She shoved me with both hands, hard enough to knock the air from my lungs. My feet slipped on the tile and my body fell backward into the island. The impact sent a shock through my spine that exploded into white heat.

I hit the floor, my head bouncing against the tile. For a moment I could not process anything beyond the pain, and then I felt warmth spreading beneath me, soaking through fabric, unstoppable and terrifying.

Aaron rushed in with Paul trailing behind him.

“She slipped,” Judith said instantly. “Always clumsy.”

Aaron frowned at the blood as if it were an inconvenience. “Rebecca, what is this. Paul is here.”

Paul looked pale. “This looks serious. We should call emergency services.”

“No,” Aaron snapped. “Do you want the neighbors watching ambulances. Get up. Clean this. Then we will go somewhere discreet.”

“I am losing the baby,” I cried. “Please call for help.”

He grabbed my arm and pulled. Another wave of pain tore through me and I screamed.

When I reached for my phone, he ripped it from my hand and hurled it against the wall where it shattered.

“You will not ruin my career,” he said quietly. “You will apologize and stay quiet.”

Something in me went cold.

I stopped crying and looked at him carefully, seeing him clearly for the first time. “You should call my father,” I said.
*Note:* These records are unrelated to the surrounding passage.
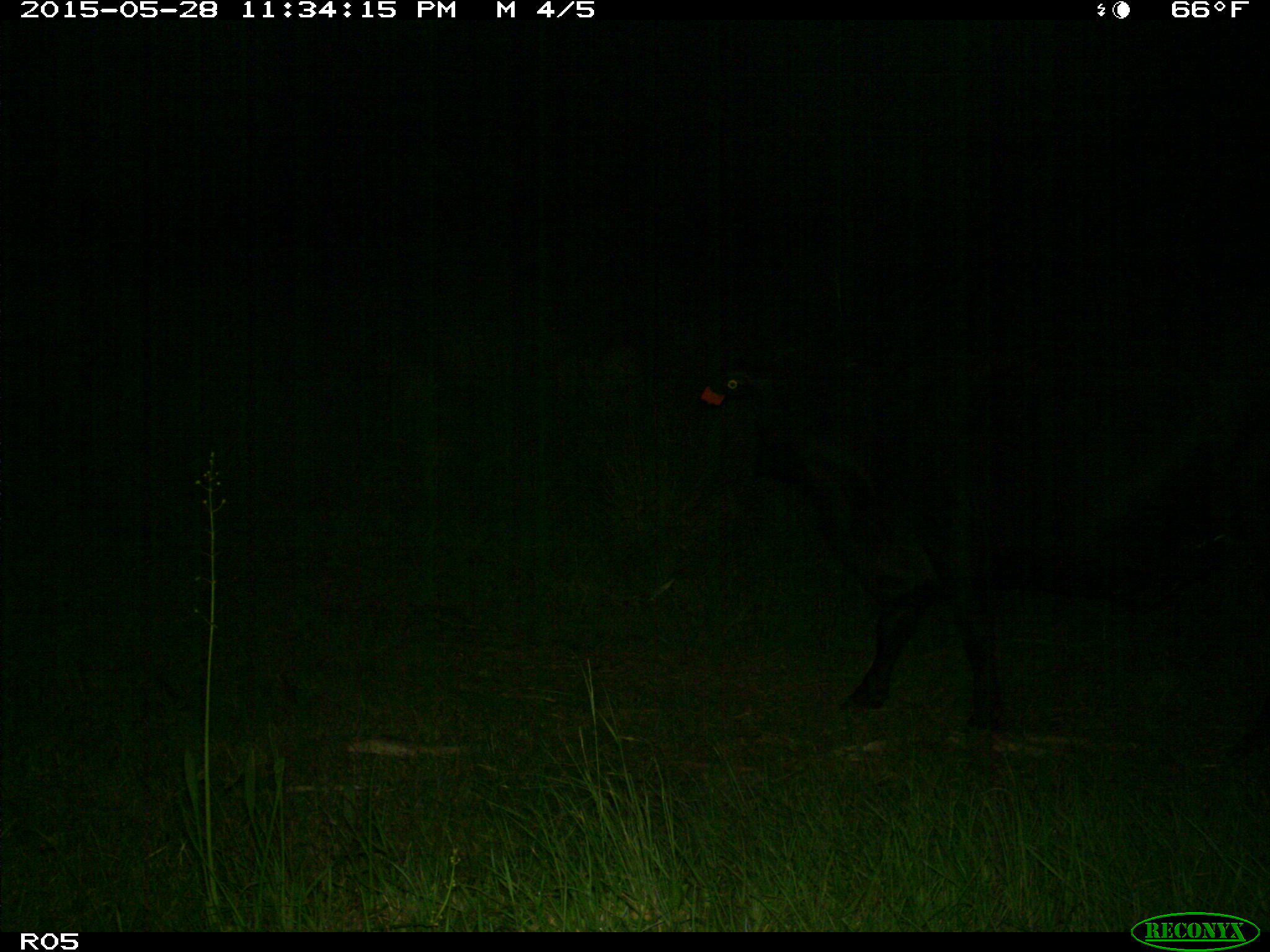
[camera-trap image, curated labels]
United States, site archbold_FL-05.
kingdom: Animalia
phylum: Chordata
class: Mammalia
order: Artiodactyla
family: Bovidae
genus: Bos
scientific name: Bos taurus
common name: domestic cow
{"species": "Bos taurus (domestic cow)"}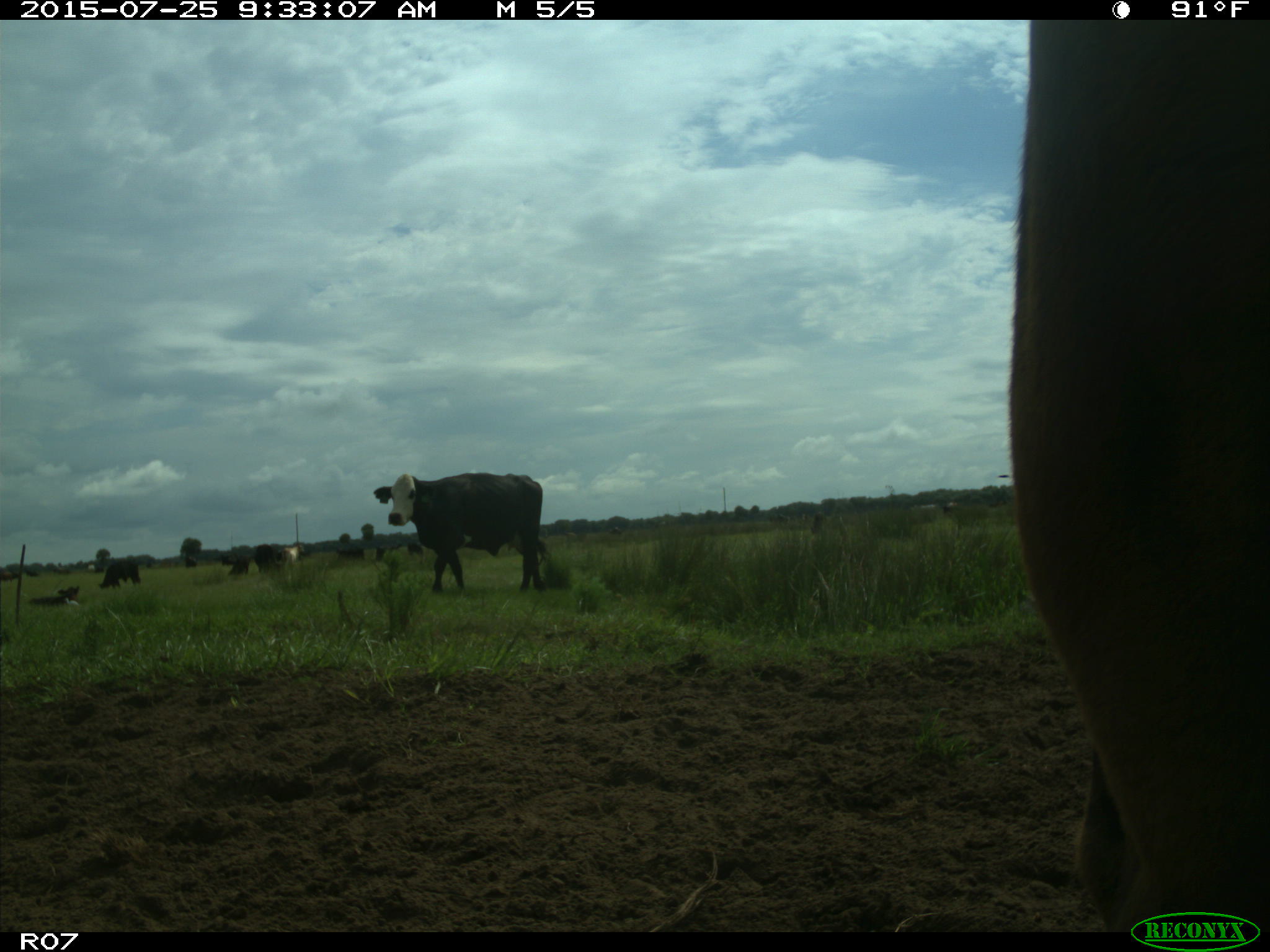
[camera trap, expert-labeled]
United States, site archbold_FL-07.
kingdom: Animalia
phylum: Chordata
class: Mammalia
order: Artiodactyla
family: Bovidae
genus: Bos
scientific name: Bos taurus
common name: domestic cow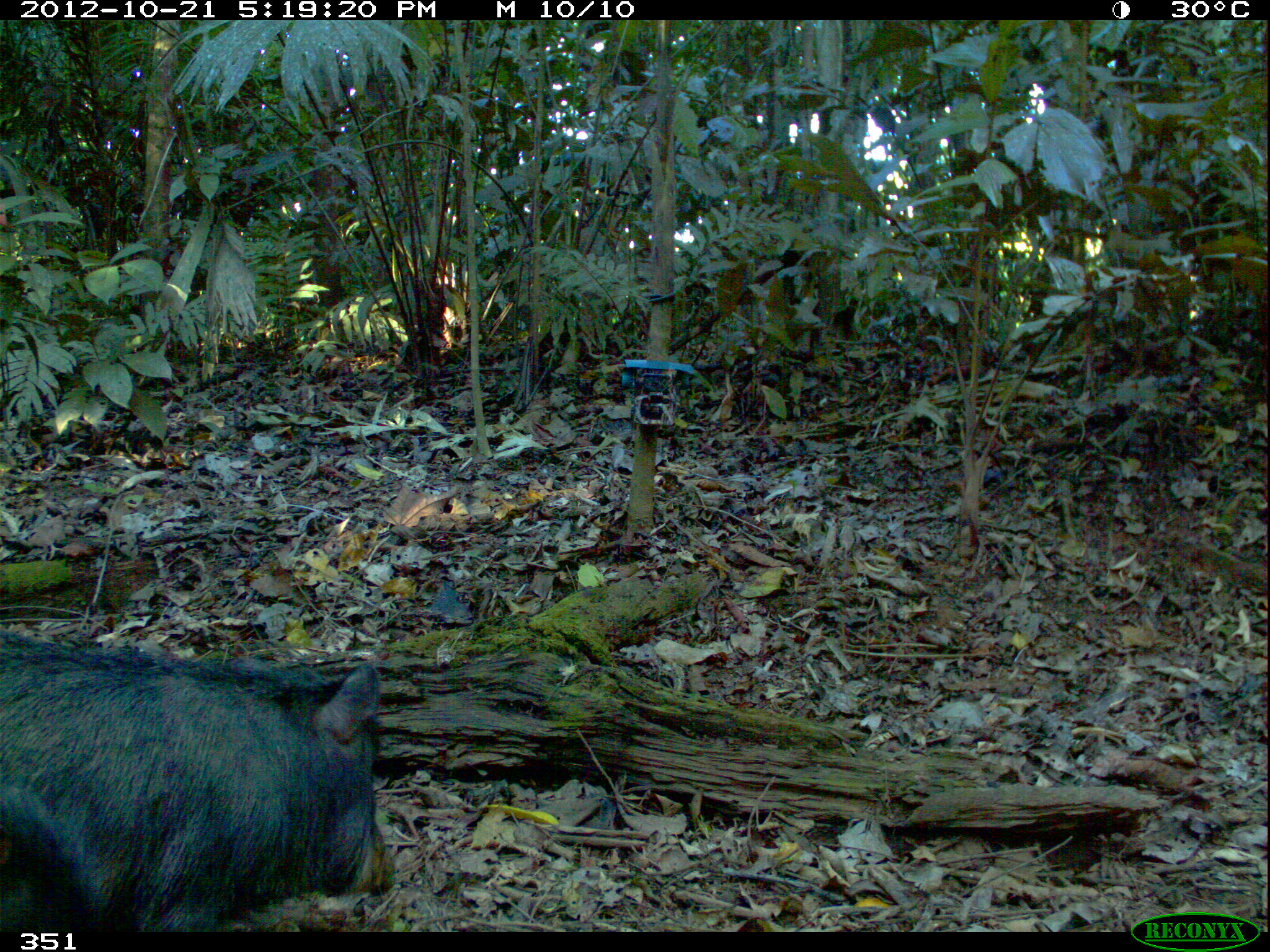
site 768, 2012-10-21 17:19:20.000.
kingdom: Animalia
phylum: Chordata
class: Mammalia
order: Artiodactyla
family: Tayassuidae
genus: Tayassu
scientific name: Tayassu pecari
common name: white-lipped peccary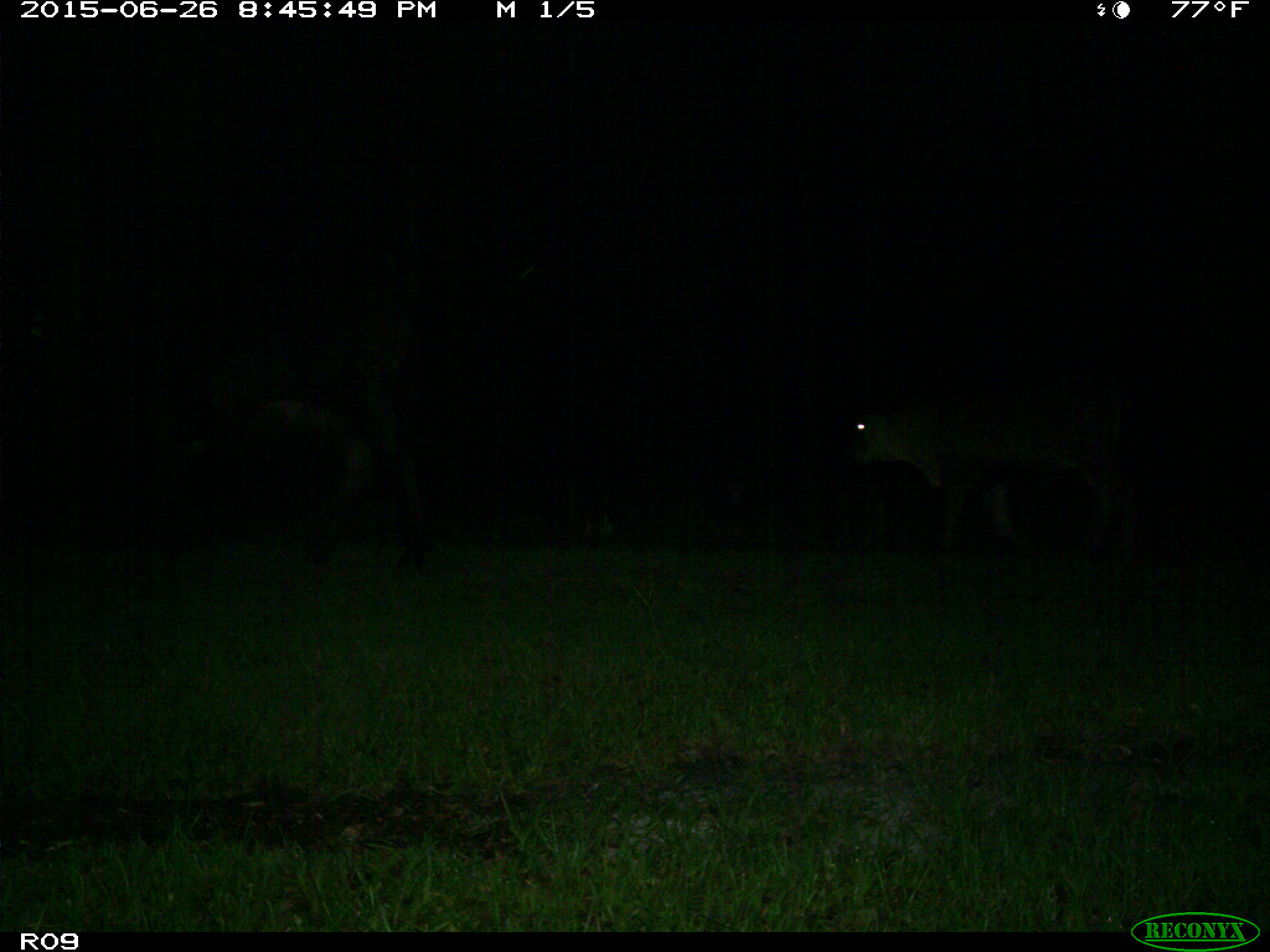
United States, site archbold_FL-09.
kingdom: Animalia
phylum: Chordata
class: Mammalia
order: Artiodactyla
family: Bovidae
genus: Bos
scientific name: Bos taurus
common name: domestic cow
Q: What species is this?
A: Bos taurus (domestic cow).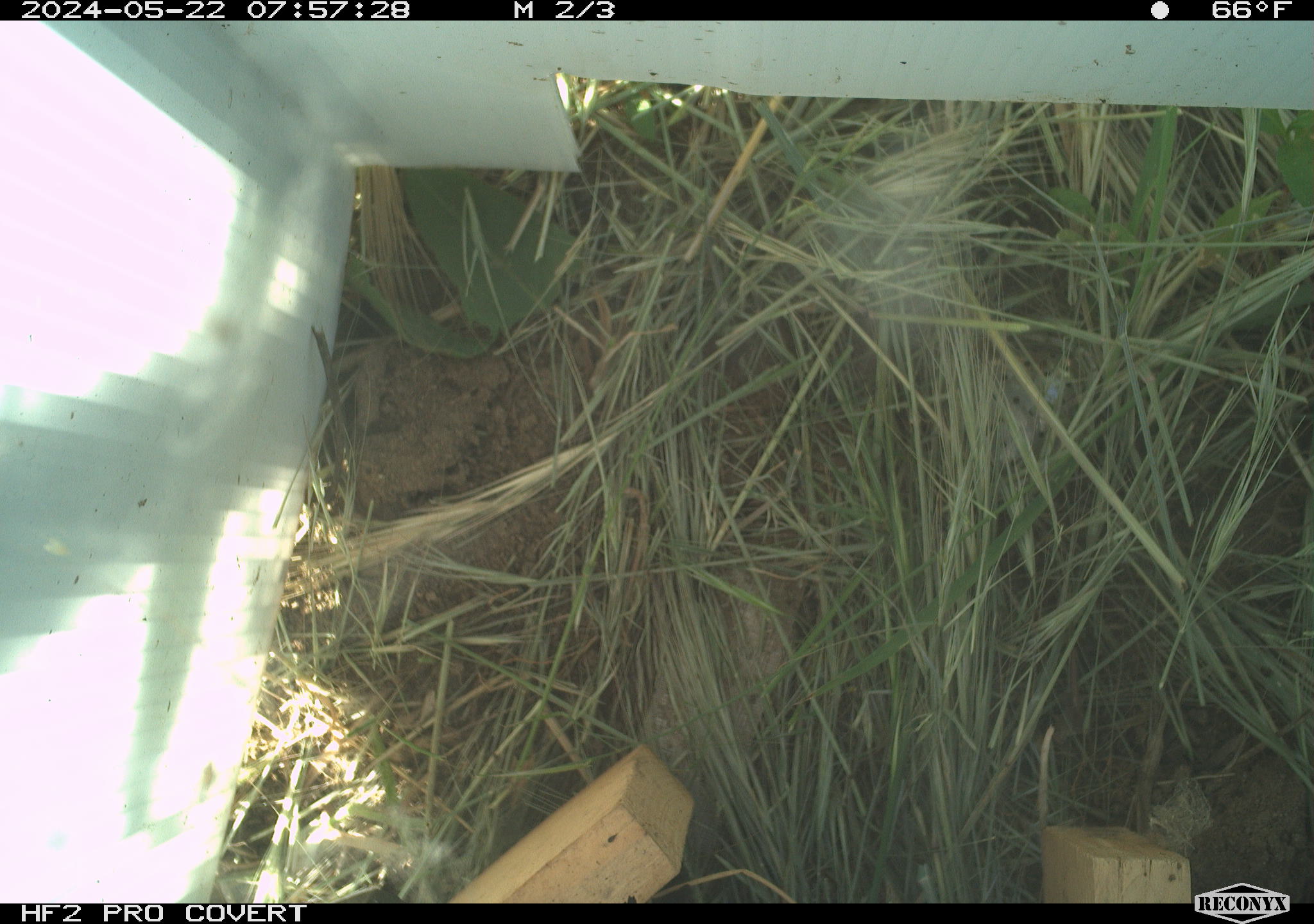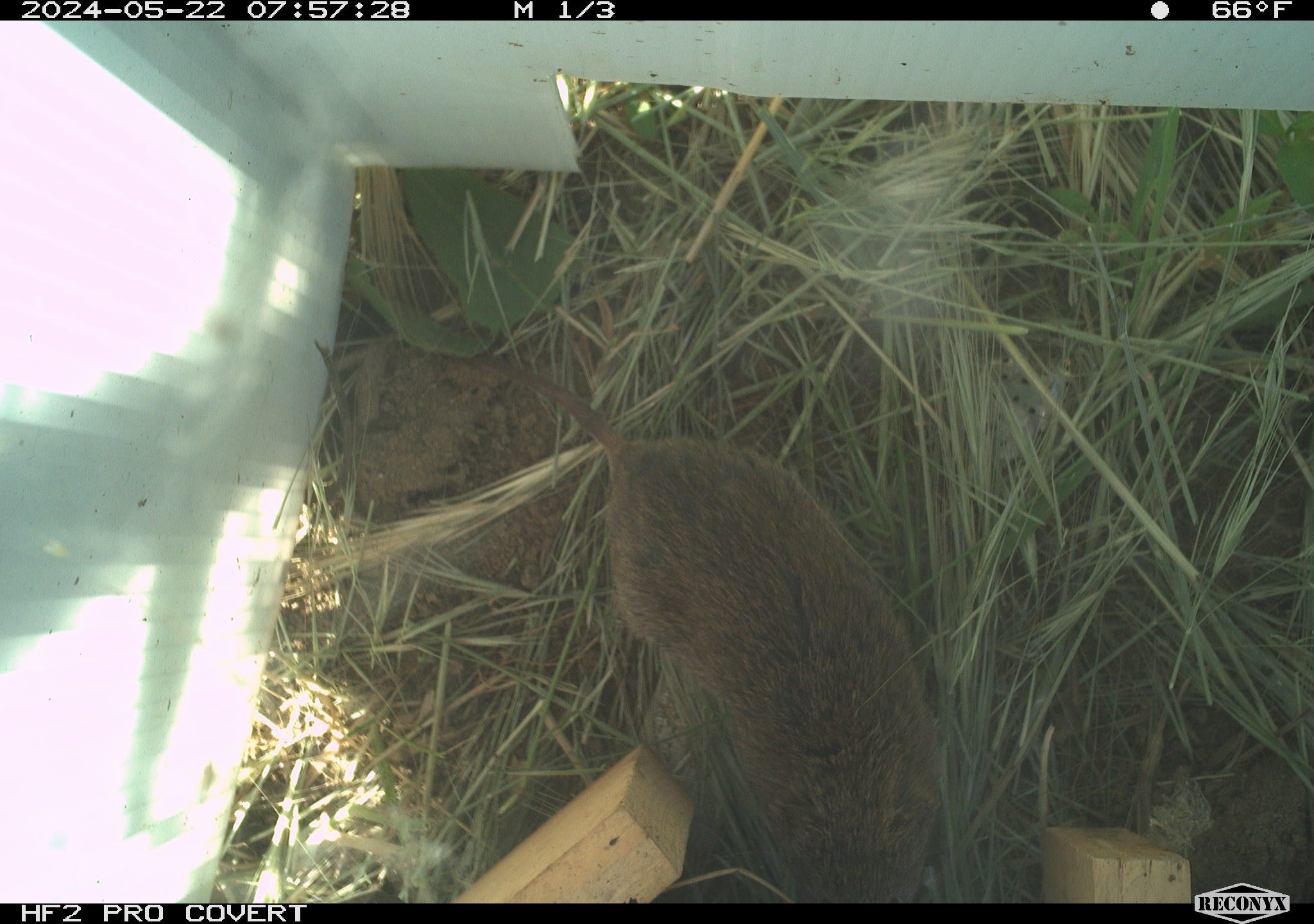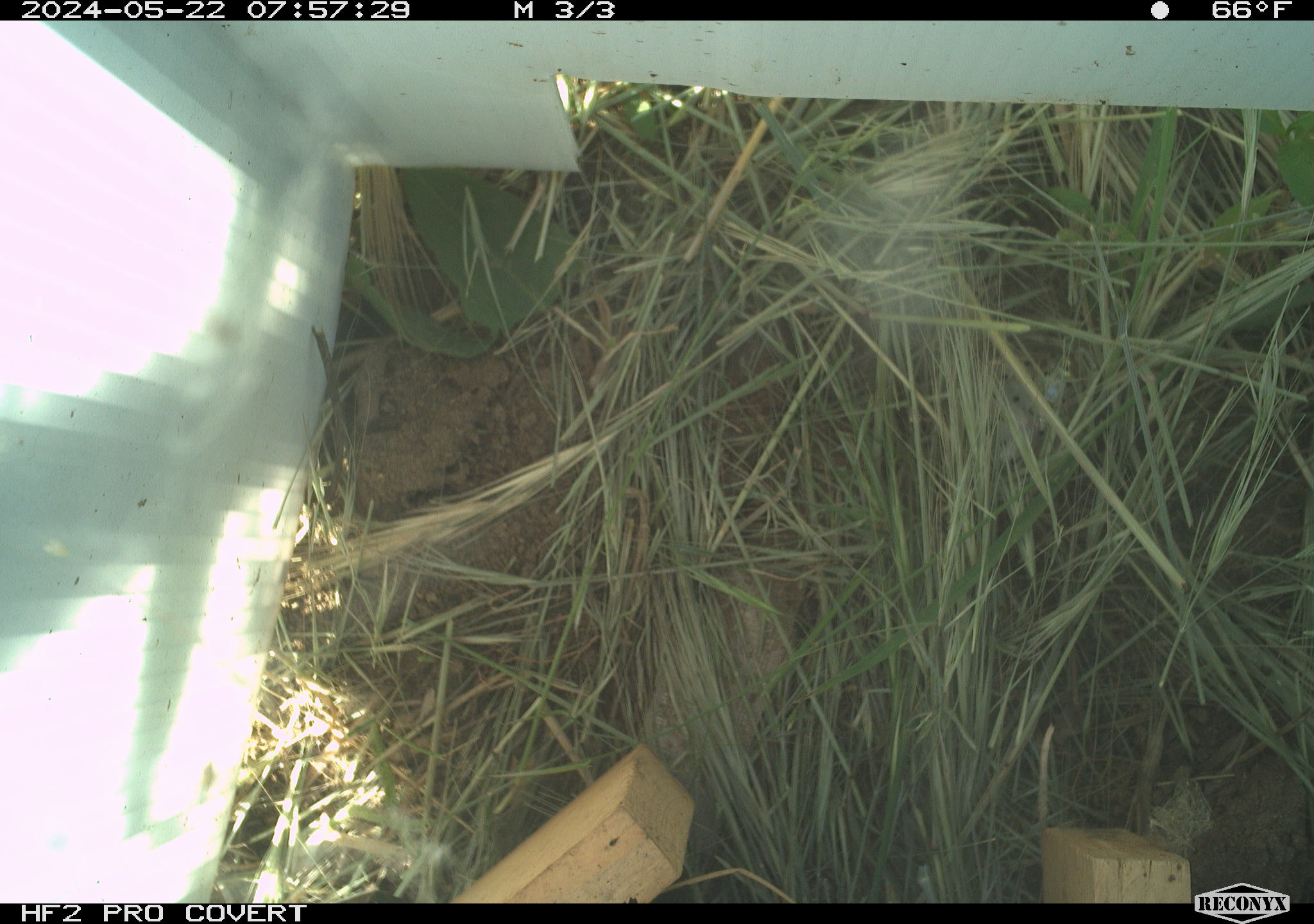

He laughed. “The retired nobody you made up. Fine. What is his number.”

When the voice on the other end answered without preamble, the room changed. The man demanded identification, and when Aaron gave his name, confusion turned to fear.

When I spoke, my father recognized my voice instantly, and when I told him what had happened, the silence that followed felt heavier than the blood beneath me.

“This is Justice Raymond Stone,” my father said at last, his voice stripped of warmth. “You will not touch my daughter again.”